Fixes to run on CPU and MPS #36

WojtekKowaluk · 2023-04-06T15:21:42Z

Some changes required to run it on CPU and other devices.

trolley813 · 2023-04-07T07:25:55Z

kandinsky2/kandinsky2_1_model.py

@@ -30,6 +30,8 @@ def __init__(
    ):
        self.config = config
        self.device = device
+        if not torch.has_cuda:


However, this does not work upon attempting to run on CPU when having CUDA-enabled version of PyTorch installed (an example use-case: I have a CUDA device, but I want to generate a higher-resolution image, and I don't have enough VRAM to do that on the GPU). Maybe we should check device directly (at least this workaround works for me)?

Suggested change

if not torch.has_cuda:

if device == "cpu":

Good point, but maybe device!="cuda" then, because same is needed for "mps" device (Apple Silicon), I don't know about others.

clarklight · 2023-04-17T11:57:35Z

I tried the above but i am having this error: RuntimeError: Expected one of cpu, cuda, ipu, xpu, mkldnn, opengl, opencl, ideep, hip, ve, fpga, ort, xla, lazy, vulkan, mps, meta, hpu, mtia, privateuseone device type at start of device string: CUDA

trolley813 · 2023-04-17T17:56:35Z

I tried the above but i am having this error: RuntimeError: Expected one of cpu, cuda, ipu, xpu, mkldnn, opengl, opencl, ideep, hip, ve, fpga, ort, xla, lazy, vulkan, mps, meta, hpu, mtia, privateuseone device type at start of device string: CUDA

As far as I understand (from the error message), you wrote CUDA in uppercase in your code, while PyTorch expect lowercase naming.

clarklight · 2023-04-18T03:28:25Z

I tried the above but i am having this error: RuntimeError: Expected one of cpu, cuda, ipu, xpu, mkldnn, opengl, opencl, ideep, hip, ve, fpga, ort, xla, lazy, vulkan, mps, meta, hpu, mtia, privateuseone device type at start of device string: CUDA

As far as I understand (from the error message), you wrote CUDA in uppercase in your code, while PyTorch expect lowercase naming.

Thank you, i managed to get it to work, yer, was trying to push it onto run on CPU, and in the end, the time it takes on the M1 Mac is too crazy, around 40 mins to process. I read on the other thread that it error out due to low gRam on 1070Ti, i ran it on my other window's laptop it also error out due to low gRam. Just dropping down the notes for anyone else that read this thread.
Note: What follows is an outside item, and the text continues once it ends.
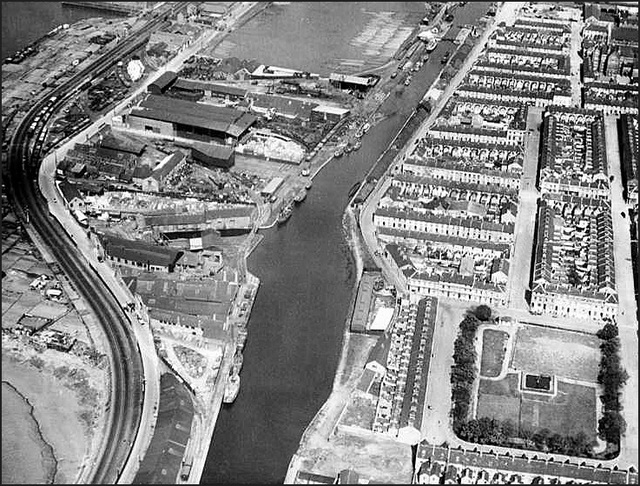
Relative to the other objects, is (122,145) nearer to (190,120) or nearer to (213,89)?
(190,120)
CoruNethron · 2023-04-21T19:51:57Z

@WojtekKowaluk , thank you for this fix

@clarklight , I've tested on M1 SoC 16GB as well and it achieves 8-10 seconds per iteration in my case, but you can try to use an mps device to enable GPU acceleration on that SoC. I've got improve up to 3 seconds per iteration - three times faster with mps

clarklight · 2023-04-22T02:44:43Z

@CoruNethron

To run this on the Mac, i have to use CPU right, because there is no Cuda on the GPU? I just tested it again running on the CPU, i just tried it again still 120 second per it.
Here is the test code, i changed it to run with the CPU. Am i doing anything incorrectly?
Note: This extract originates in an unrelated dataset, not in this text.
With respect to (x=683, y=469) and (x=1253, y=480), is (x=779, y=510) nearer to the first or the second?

from kandinsky2 import get_kandinsky2
model = get_kandinsky2('cpu', task_type='text2img', cache_dir='/tmp/kandinsky2', model_version='2.1', use_flash_attention=False)
images = model.generate_text2img(
"red cat, 4k photo",
num_steps=25,
batch_size=1,
guidance_scale=4,
h=768, w=768,
sampler='p_sampler',
prior_cf_scale=4,
prior_steps="5"
)

CoruNethron · 2023-04-22T03:18:00Z

@clarklight there is no CUDA support in GPU, that's correct. But there is support for another acceleration on the GPU, that's mps, and it can utilize Mac silicon GPU with torch. So, just change cpu to mps as you previously changed cuda to cpu and it should do the trick. I've got about 3 times faster rendering. Also FYI, it takes about 1.25 seconds per iteration on my machine, when resolution is set to 512 by 512. Even faster, that stable diffusion.
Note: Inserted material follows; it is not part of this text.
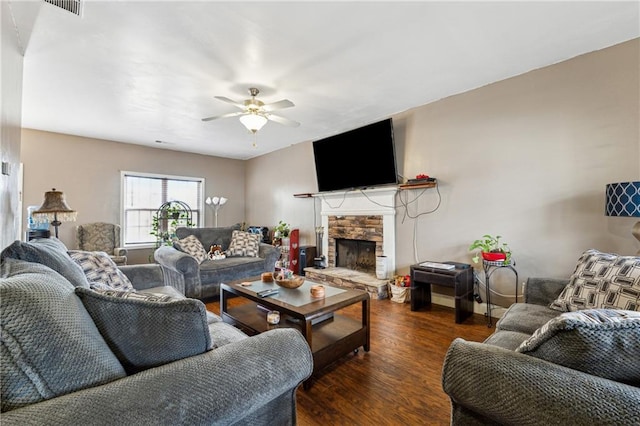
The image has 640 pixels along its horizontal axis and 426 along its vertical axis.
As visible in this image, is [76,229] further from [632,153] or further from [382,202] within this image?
[632,153]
clarklight · 2023-04-22T03:28:12Z

@CoruNethron Sweet, thank you! I got it to work! Yes its around 1.3second/it, but the outputted image are not images haha i will try to figure out why.

CoruNethron · 2023-04-22T04:39:27Z

@clarklight I took some ideas about image export with unique file name here:
https://gist.github.com/FurkanGozukara/10bdc0435b708b26bd87a59b6c3d1bc7

clarklight · 2023-04-22T05:36:03Z

@CoruNethron Most of my images are broken for some reason.....but if i run it on the web version, it runs fine...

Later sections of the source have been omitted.